Reinforcement Learning with Neural Networks for Quantum Feedback

TL;DR

This paper demonstrates how neural-network-based reinforcement learning can autonomously discover quantum-error-correction strategies, showcasing its potential for advancing quantum computing and physics.

Contribution

It introduces a novel reinforcement learning approach with two-stage learning and a specialized reward to find quantum error correction methods without human guidance.

Findings

Successfully discovered quantum-error-correction strategies

Demonstrated adaptability to different hardware resources

Showed potential of neural reinforcement learning in physics

Abstract

Machine learning with artificial neural networks is revolutionizing science. The most advanced challenges require discovering answers autonomously.
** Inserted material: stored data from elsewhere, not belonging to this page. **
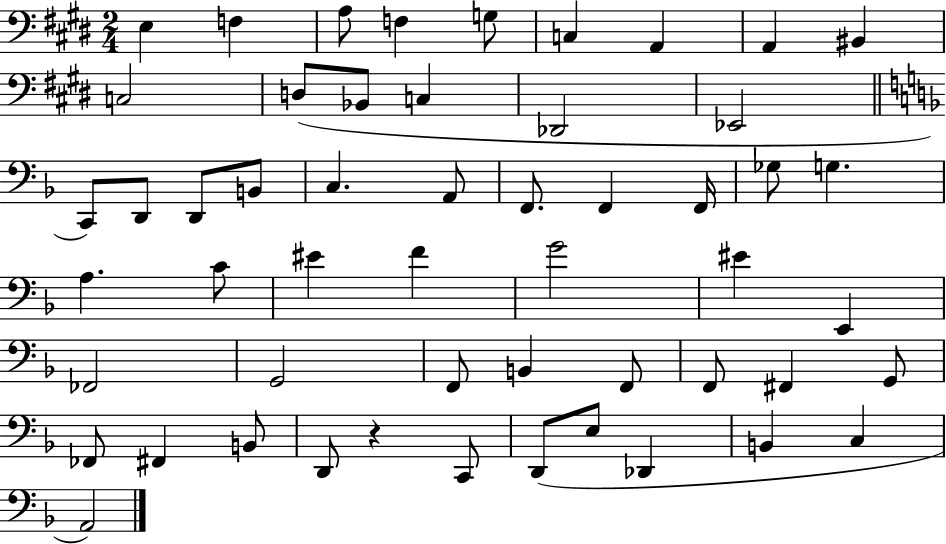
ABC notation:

X:1
T:Untitled
M:2/4
L:1/4
K:E
E, F, A,/2 F, G,/2 C, A,, A,, ^B,, C,2 D,/2 _B,,/2 C, _D,,2 _E,,2 C,,/2 D,,/2 D,,/2 B,,/2 C, A,,/2 F,,/2 F,, F,,/4 _G,/2 G, A, C/2 ^E F G2 ^E E,, _F,,2 G,,2 F,,/2 B,, F,,/2 F,,/2 ^F,, G,,/2 _F,,/2 ^F,, B,,/2 D,,/2 z C,,/2 D,,/2 E,/2 _D,, B,, C, A,,2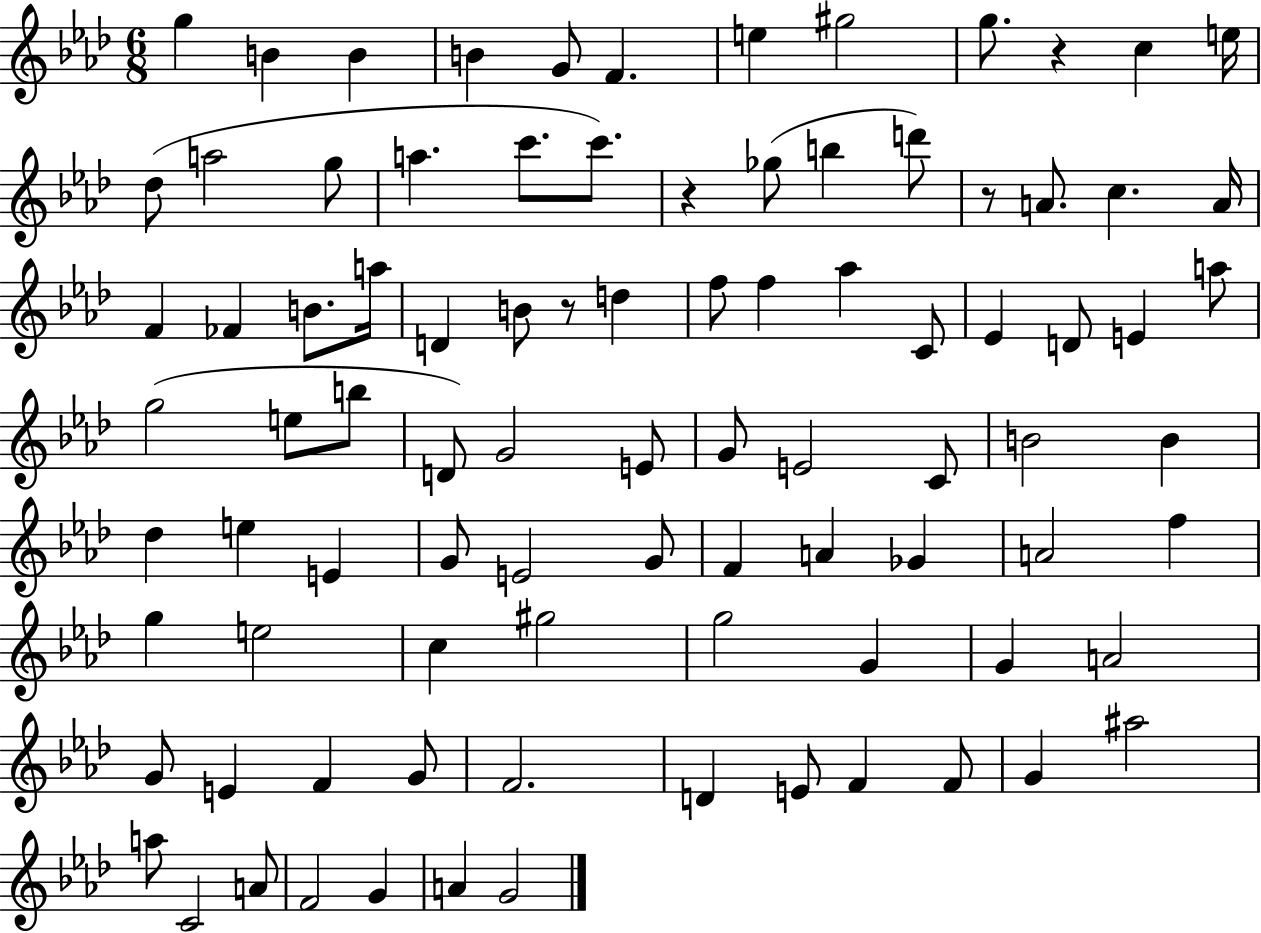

This is the domain of reinforcement learning, where control strategies are improved according to a reward function. The power of neural-network-based reinforcement learning has been highlighted by spectacular recent successes, such as playing Go, but its benefits for physics are yet to be demonstrated. Here, we show how a network-based "agent" can discover complete quantum-error-correction strategies, protecting a collection of qubits against noise. These strategies require feedback adapted to measurement outcomes. Finding them from scratch, without human guidance, tailored to different hardware resources, is a formidable challenge due to the combinatorially large search space. To solve this, we develop two ideas: two-stage learning with teacher/student networks and a reward quantifying the capability to recover the quantum information stored in a multi-qubit system. Beyond its immediate impact on quantum computation, our work more generally demonstrates the promise of neural-network-based reinforcement learning in physics.